### Job
Resume the passage about crowded North Texas subdivisions and lot sizes, carrying it on from its final sentence.

____ Excerpt provided

At least those houses have a little variety in color. You can't even say that about a lot of them built in new neighborhoods around here in North Texas. Builders are obligated to stagger the house plans so they don't look so uniform, but look at the features, building materials and lot placement and they're pretty bad.

These are from a few miles south of us, and it was this shot that was able to convince the neighbors here that they should insist in larger lots in a planned development being established in our neighborhood. The lots are a bit wider, but alas, the zoning folks weren't paying attention when the developer asked if he could shorten the lots from 105' to 80'. "Sure, sure," they said. And now the new lots are too small for anything much other than just the house.

Close in neighborhood

Backing up a little

I'm in town, in a subdivision like everyone else, but I searched high and low for a house and a lot that had a little elbow room. My lot is a half acre, not that large by most standards but in this region with shoulder-to-shoulder building, it's substantial. There is a lot of undeveloped land around us that gives the impression of more space (marginal flood plain). My area.

________
____ Raw data

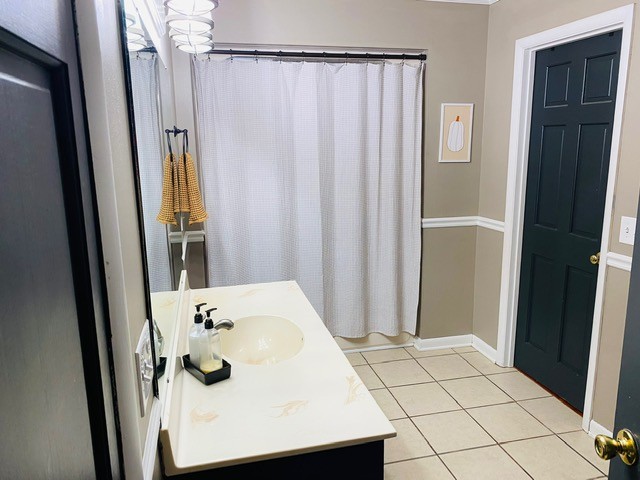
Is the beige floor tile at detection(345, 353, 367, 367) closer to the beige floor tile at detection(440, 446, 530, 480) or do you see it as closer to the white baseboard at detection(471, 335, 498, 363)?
the white baseboard at detection(471, 335, 498, 363)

________

### Reply
There are embellishments on the houses that offer a sameness to otherwise varying designs. In the 1970s they put these little rock or brick things I refer to as "shoulders" on the front of each house, an affectation of some sort that lets you pigeonhole the date and the builder. I discovered last summer that there is a hot wire into each one where there was a lamp at one time. I'm going to have an electrician in this summer to take out the lines and then I'll dismantle the walls. I've approached muting the sameness of the house by creative landscaping and am pushing the boundaries of the tree placement rules (I've ignored the rule that says they have to be 10' back from the street--if you want good looking street trees they have to be closer to the street, and too many others have ignored the rule for too long for the village to come along and try to enforce it). Pulling back from my neighborhood reveals some small houses to the north, built in the 1940s in a cookie-cutter pattern (tied into a military base that is now dismantled). But though they are small and modestly priced they don't stay on the market long. Investors and young families snatch them up. They have a good layout plus hardwood floors and woodwork, and yards that are much larger than newe houses and established landscaping that makes them much less ticky tack than they might once have been considered.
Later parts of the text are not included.